Posted by: John J Plick -
Oct. 18, 2005 6:49 PM ET USA
Are we exalting Peter or are we exalting Jesus (and I don't mean Peter Akinola most definitely)? If a man follows God he will ultimately find the Catholic Church, either in this life formally or mystically in the next It would seem to me that many of us make an idol out of "formal" membership in the Catholic Church instead of facing squarely issues of repentance and reparation We prefer to keep our eyes shut, under the guise of "concern for others" and pretend that hypocrisy doesn't matter
Posted by: -
Oct. 18, 2005 6:04 PM ET USA
Historically, the Anglican Church has been a "big tent" for extremely diverse groups. Once it fragments --- and it will --- the various sects will go their own way. Some will seek unity with Peter. Others will splinter further, mutate, or eventually die off.
Posted by: FrPhillips -
Oct. 18, 2005 6:02 PM ET USA
While I have the deepest respect for Archbishop Akinola and his stance, Anglicanism still contains the seeds of its own destruction, which is why I left it for Rome nearly a quarter of a century ago. Separated from the Rock upon which Christ founded His Church, even a man like the archbishop, trying to remain faithful, cannot walk in mid-air forever. I pray that he, and those like him, will find the firm foundation they yearn for, which necessitates unity with the Successor of St. Peter.
Posted by: Gil125 -
Oct. 18, 2005 5:22 PM ET USA
Can anybody name a Roman Catholic bishop who would be capable of as many consecutive words of one syllable? With the possible exception of Cardinal Arinze.
Posted by: Gerry H -
Oct. 18, 2005 5:04 PM ET USA
It seems to me that Akinola is on the verge of forming a new denomination. It may have "Anglican" in its name, but it will be distinct. It will have to be, if it is to hold the tenets he is espousing, because the existing Anglican denomination has clearly shown itself incapable of doing so. That has been its failing. It has proven incapable of holding and defending those truths that it has. Simply espousing them has proven not to be enough.

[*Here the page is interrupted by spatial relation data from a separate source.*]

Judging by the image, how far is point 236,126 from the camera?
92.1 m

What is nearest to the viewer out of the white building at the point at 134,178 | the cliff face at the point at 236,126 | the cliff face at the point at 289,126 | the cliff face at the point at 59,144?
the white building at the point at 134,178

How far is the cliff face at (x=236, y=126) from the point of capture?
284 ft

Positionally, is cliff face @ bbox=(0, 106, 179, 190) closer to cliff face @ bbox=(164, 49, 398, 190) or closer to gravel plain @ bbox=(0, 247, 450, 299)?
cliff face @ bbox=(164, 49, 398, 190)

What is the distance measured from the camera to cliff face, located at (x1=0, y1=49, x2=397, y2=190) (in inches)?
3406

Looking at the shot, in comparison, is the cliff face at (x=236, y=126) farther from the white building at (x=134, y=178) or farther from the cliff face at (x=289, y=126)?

Posted by: Pseudodionysius -
Oct. 18, 2005 4:14 PM ET USA
I have only one editorial suggestion for your homage to Akinola. Your reference to div school jargon and less robust souls should echo TS Eliot's hollow souls; less robust is much too kind an adjective. Less robust souls are merely playing footsie with heresy; hollow souls are most of the way there.